• TEXT SHOWN
- Origin: Manchester, Greater Manchester, U.K.
- Genres: Post-hardcore; dreamcore; post-rock; shoegaze; emo;
- Years active: 2017–2019
- Label: Fearless
- Spinoff of: Holding Absence
- Past members: Zac Vernon; Petr Vybiral; Jack Dutton; George Barnes; Nick Barlow; Elliot Wallett;

= Parting Gift (band) =

British rock band

Parting Gift was a British rock band from Manchester. Formed in 2017 by former Holding Absence vocalist Zac Vernon and former Skywalker guitarist Petr Vybiral, for much of the band's career they also included George Barnes (drums), Jack Dutton (guitar) and Nick Barlow (bass). They initiated a series of singles with "Be Still" in February 2017, followed by their sole EP Ensome (2019), through Fearless Records. Parting Gift's sound built upon the dreamcore genre that surrounded Dreambound promotions in the 2010s, pioneering a new strain by emphasising its influence from post-rock and shoegaze. In 2019, they announced they were writing their debut full-length, however by the end of the year they had ceased activity. In 2021, the band posthumously revealed they had disbanded.

• PROVIDED MATERIAL
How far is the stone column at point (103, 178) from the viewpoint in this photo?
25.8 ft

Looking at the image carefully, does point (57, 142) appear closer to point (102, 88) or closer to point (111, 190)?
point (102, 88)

• EXERCISE OBJECTIVE
In the Parting Gift band profile, what was the name of the band's only EP, and in what year was it released?

• FINAL RESULT
Ensome, released in 2019